* _WORK TO DO_:
Set down the material below in full, matching it exactly.

--------------------------------------------------

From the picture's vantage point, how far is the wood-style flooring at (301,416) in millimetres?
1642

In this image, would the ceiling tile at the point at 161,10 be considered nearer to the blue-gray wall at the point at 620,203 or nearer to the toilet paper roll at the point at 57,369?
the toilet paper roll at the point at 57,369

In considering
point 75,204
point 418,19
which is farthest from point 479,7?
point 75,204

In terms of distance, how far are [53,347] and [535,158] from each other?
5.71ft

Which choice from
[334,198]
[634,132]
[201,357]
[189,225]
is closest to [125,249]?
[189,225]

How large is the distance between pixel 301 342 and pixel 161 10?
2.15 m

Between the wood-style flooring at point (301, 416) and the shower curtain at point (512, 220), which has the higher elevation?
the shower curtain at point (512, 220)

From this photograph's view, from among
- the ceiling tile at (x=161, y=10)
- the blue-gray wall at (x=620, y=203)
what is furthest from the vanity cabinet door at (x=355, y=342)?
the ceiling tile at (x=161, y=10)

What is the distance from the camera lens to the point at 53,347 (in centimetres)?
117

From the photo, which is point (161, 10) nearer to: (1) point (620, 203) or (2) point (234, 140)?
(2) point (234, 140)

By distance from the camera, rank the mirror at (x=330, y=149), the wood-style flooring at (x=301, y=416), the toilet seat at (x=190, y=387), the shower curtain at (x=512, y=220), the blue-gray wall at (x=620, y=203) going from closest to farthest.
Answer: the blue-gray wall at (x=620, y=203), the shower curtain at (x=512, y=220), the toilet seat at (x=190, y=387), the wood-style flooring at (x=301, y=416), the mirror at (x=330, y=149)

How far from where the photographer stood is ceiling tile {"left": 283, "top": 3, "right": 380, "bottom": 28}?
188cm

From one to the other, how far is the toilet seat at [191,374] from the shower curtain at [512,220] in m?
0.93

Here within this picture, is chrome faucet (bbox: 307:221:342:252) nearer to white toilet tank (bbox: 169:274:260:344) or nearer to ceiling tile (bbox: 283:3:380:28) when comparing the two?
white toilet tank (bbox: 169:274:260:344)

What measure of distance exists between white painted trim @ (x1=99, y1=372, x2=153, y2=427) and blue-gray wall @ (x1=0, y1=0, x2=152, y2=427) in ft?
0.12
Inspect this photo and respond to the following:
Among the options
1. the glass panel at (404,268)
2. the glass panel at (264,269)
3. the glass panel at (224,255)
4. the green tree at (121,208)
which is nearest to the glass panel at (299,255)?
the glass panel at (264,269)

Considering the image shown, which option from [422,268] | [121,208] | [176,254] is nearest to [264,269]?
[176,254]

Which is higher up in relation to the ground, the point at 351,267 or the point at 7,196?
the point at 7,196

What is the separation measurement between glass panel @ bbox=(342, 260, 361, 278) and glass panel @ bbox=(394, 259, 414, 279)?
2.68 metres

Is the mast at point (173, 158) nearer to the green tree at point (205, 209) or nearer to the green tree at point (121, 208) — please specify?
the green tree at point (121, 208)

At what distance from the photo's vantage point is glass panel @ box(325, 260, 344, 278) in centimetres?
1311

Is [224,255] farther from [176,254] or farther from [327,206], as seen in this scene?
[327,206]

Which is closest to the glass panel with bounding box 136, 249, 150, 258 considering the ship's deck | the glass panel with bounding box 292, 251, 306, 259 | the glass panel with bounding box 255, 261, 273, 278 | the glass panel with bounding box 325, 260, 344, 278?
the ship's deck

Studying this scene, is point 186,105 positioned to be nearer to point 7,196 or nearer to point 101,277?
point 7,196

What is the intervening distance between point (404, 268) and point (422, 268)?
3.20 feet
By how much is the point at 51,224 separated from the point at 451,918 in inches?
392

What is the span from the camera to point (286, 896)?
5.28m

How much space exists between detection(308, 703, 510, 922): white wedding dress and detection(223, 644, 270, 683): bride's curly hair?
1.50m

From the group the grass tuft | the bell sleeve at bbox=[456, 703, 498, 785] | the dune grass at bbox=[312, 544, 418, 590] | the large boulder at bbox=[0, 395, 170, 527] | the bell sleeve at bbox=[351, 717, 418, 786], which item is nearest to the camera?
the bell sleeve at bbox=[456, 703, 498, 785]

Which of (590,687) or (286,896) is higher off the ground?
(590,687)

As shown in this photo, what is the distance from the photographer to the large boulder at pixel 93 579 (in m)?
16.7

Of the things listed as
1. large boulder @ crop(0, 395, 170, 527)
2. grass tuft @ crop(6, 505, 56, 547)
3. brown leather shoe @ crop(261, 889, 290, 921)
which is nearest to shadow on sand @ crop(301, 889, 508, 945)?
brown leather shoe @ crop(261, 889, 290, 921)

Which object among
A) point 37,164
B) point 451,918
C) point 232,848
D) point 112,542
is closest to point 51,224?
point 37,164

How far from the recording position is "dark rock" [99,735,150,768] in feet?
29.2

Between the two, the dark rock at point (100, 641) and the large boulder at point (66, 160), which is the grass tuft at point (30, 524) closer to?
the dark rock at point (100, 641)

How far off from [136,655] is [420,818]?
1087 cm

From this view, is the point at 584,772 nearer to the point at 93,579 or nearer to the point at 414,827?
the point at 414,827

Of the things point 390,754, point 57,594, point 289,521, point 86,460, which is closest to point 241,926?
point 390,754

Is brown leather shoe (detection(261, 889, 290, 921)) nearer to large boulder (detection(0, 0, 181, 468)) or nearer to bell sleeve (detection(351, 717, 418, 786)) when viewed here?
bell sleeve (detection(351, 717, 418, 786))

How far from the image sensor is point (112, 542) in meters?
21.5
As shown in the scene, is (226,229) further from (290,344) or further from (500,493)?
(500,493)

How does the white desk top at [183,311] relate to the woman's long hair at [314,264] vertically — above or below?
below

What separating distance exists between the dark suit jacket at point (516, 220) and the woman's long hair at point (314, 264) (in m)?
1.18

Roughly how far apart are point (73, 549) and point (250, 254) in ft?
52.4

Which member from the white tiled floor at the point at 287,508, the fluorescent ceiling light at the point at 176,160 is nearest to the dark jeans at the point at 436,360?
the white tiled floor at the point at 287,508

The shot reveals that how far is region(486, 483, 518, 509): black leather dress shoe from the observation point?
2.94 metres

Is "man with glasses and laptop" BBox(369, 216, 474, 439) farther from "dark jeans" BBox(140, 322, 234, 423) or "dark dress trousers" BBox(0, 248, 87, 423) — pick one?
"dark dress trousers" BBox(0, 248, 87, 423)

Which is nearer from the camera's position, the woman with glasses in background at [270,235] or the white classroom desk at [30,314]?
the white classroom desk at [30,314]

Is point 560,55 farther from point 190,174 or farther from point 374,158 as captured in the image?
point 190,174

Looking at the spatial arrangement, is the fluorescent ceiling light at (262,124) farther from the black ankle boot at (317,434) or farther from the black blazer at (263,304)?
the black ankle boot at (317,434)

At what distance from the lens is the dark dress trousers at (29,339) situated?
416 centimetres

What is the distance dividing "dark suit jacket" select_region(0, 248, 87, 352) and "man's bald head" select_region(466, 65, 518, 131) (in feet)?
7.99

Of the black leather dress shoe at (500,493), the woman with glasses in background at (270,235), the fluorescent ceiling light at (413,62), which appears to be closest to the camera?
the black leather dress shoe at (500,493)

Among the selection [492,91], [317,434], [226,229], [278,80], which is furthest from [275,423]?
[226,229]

--------------------------------------------------

* _SOLUTION_:
From the picture's vantage point, how far is the wood-style flooring at (301,416) in millimetres?
1642

In this image, would the ceiling tile at the point at 161,10 be considered nearer to the blue-gray wall at the point at 620,203 or nearer to the toilet paper roll at the point at 57,369?
the toilet paper roll at the point at 57,369

In considering
point 75,204
point 418,19
which is farthest from point 479,7?
point 75,204

In terms of distance, how far are [53,347] and [535,158] from each other?
5.71ft

Which choice from
[334,198]
[634,132]
[201,357]
[189,225]
is closest to [125,249]?
[189,225]

How large is the distance between pixel 301 342 and pixel 161 10?
2.15 m

Between the wood-style flooring at point (301, 416) and the shower curtain at point (512, 220), which has the higher elevation?
the shower curtain at point (512, 220)

From this photograph's view, from among
- the ceiling tile at (x=161, y=10)
- the blue-gray wall at (x=620, y=203)
what is furthest from the vanity cabinet door at (x=355, y=342)?
the ceiling tile at (x=161, y=10)

What is the distance from the camera lens to the point at 53,347 (in centimetres)?
117

From the photo, which is point (161, 10) nearer to: (1) point (620, 203) or (2) point (234, 140)?
(2) point (234, 140)

By distance from the camera, rank the mirror at (x=330, y=149), the wood-style flooring at (x=301, y=416), the toilet seat at (x=190, y=387), the shower curtain at (x=512, y=220), the blue-gray wall at (x=620, y=203) going from closest to farthest.
Answer: the blue-gray wall at (x=620, y=203), the shower curtain at (x=512, y=220), the toilet seat at (x=190, y=387), the wood-style flooring at (x=301, y=416), the mirror at (x=330, y=149)

How far from where the photographer stood is ceiling tile {"left": 283, "top": 3, "right": 380, "bottom": 28}?
188cm

From one to the other, how far is the toilet seat at [191,374] from the shower curtain at [512,220] in m?
0.93

Here within this picture, is chrome faucet (bbox: 307:221:342:252) nearer to white toilet tank (bbox: 169:274:260:344) or nearer to ceiling tile (bbox: 283:3:380:28) when comparing the two?
white toilet tank (bbox: 169:274:260:344)

What measure of distance exists between white painted trim @ (x1=99, y1=372, x2=153, y2=427) and blue-gray wall @ (x1=0, y1=0, x2=152, y2=427) in ft?
0.12
Inspect this photo and respond to the following:
Among the options
1. the glass panel at (404,268)
2. the glass panel at (264,269)
3. the glass panel at (224,255)
4. the green tree at (121,208)
which is nearest to the glass panel at (299,255)?
the glass panel at (264,269)

Considering the image shown, which option from [422,268] | [121,208] | [176,254] is nearest to [264,269]?
[176,254]

Which is higher up in relation to the ground, the point at 351,267 or the point at 7,196?
the point at 7,196

What is the separation measurement between glass panel @ bbox=(342, 260, 361, 278) and glass panel @ bbox=(394, 259, 414, 279)?
2.68 metres

Is the mast at point (173, 158) nearer to the green tree at point (205, 209) or nearer to the green tree at point (121, 208) — please specify?
the green tree at point (121, 208)

At what distance from the photo's vantage point is glass panel @ box(325, 260, 344, 278) in centimetres?
1311

Is [224,255] farther from [176,254] or farther from [327,206], as seen in this scene?
[327,206]

Which is closest to the glass panel with bounding box 136, 249, 150, 258 considering the ship's deck | the glass panel with bounding box 292, 251, 306, 259 | the glass panel with bounding box 255, 261, 273, 278 | the glass panel with bounding box 325, 260, 344, 278?
the ship's deck

Studying this scene, is point 186,105 positioned to be nearer to point 7,196 or nearer to point 101,277?
point 7,196

What is the intervening distance between point (404, 268) and point (422, 268)?
3.20 feet
By how much is the point at 51,224 separated from the point at 451,918 in inches?
392

What is the span from the camera to point (286, 896)?
5.28m

How much space exists between detection(308, 703, 510, 922): white wedding dress and detection(223, 644, 270, 683): bride's curly hair?
1.50m

From the group the grass tuft | the bell sleeve at bbox=[456, 703, 498, 785] | the dune grass at bbox=[312, 544, 418, 590] | the large boulder at bbox=[0, 395, 170, 527] | the bell sleeve at bbox=[351, 717, 418, 786], which item is nearest to the camera?
the bell sleeve at bbox=[456, 703, 498, 785]

Which of (590,687) or (286,896) is higher off the ground?
(590,687)

As shown in this photo, what is the distance from the photographer to the large boulder at pixel 93 579 (in m)?
16.7

Of the things listed as
1. large boulder @ crop(0, 395, 170, 527)
2. grass tuft @ crop(6, 505, 56, 547)
3. brown leather shoe @ crop(261, 889, 290, 921)
which is nearest to shadow on sand @ crop(301, 889, 508, 945)?
brown leather shoe @ crop(261, 889, 290, 921)

Which object among
A) point 37,164
B) point 451,918
C) point 232,848
D) point 112,542
is closest to point 51,224?
point 37,164

How far from the recording position is "dark rock" [99,735,150,768] in feet?
29.2

Between the two, the dark rock at point (100, 641) and the large boulder at point (66, 160), which is the grass tuft at point (30, 524) closer to?
the dark rock at point (100, 641)

How far off from [136,655] is [420,818]?
1087 cm

From this view, is the point at 584,772 nearer to the point at 93,579 or nearer to the point at 414,827?
the point at 414,827

Of the things point 390,754, point 57,594, point 289,521, point 86,460, which is closest to point 241,926?
point 390,754

Is brown leather shoe (detection(261, 889, 290, 921)) nearer to large boulder (detection(0, 0, 181, 468)) or nearer to bell sleeve (detection(351, 717, 418, 786)) when viewed here?
bell sleeve (detection(351, 717, 418, 786))

How far from the image sensor is point (112, 542) in meters?
21.5
As shown in the scene, is (226,229) further from (290,344) or further from (500,493)?
(500,493)

How does the white desk top at [183,311] relate to the woman's long hair at [314,264] vertically — above or below?
below

What separating distance exists between the dark suit jacket at point (516, 220) and the woman's long hair at point (314, 264) (in m)?
1.18

Roughly how far apart are point (73, 549) and point (250, 254) in ft?
52.4

Which member from the white tiled floor at the point at 287,508, the fluorescent ceiling light at the point at 176,160 is nearest to the dark jeans at the point at 436,360?
the white tiled floor at the point at 287,508

The shot reveals that how far is region(486, 483, 518, 509): black leather dress shoe from the observation point?
2.94 metres

Is "man with glasses and laptop" BBox(369, 216, 474, 439) farther from "dark jeans" BBox(140, 322, 234, 423) or "dark dress trousers" BBox(0, 248, 87, 423) — pick one?
"dark dress trousers" BBox(0, 248, 87, 423)

Which is nearer from the camera's position, the woman with glasses in background at [270,235] or the white classroom desk at [30,314]?
the white classroom desk at [30,314]

Is point 560,55 farther from point 190,174 or farther from point 374,158 as captured in the image?
point 190,174

Looking at the spatial arrangement, is the fluorescent ceiling light at (262,124) farther from the black ankle boot at (317,434) or farther from the black blazer at (263,304)?
the black ankle boot at (317,434)

At what distance from the lens is the dark dress trousers at (29,339) situated?
416 centimetres

What is the distance dividing "dark suit jacket" select_region(0, 248, 87, 352) and "man's bald head" select_region(466, 65, 518, 131) (in feet)?
7.99

Of the black leather dress shoe at (500,493), the woman with glasses in background at (270,235), the fluorescent ceiling light at (413,62), which appears to be closest to the camera?
the black leather dress shoe at (500,493)

Among the selection [492,91], [317,434], [226,229], [278,80], which is furthest from [275,423]?
[226,229]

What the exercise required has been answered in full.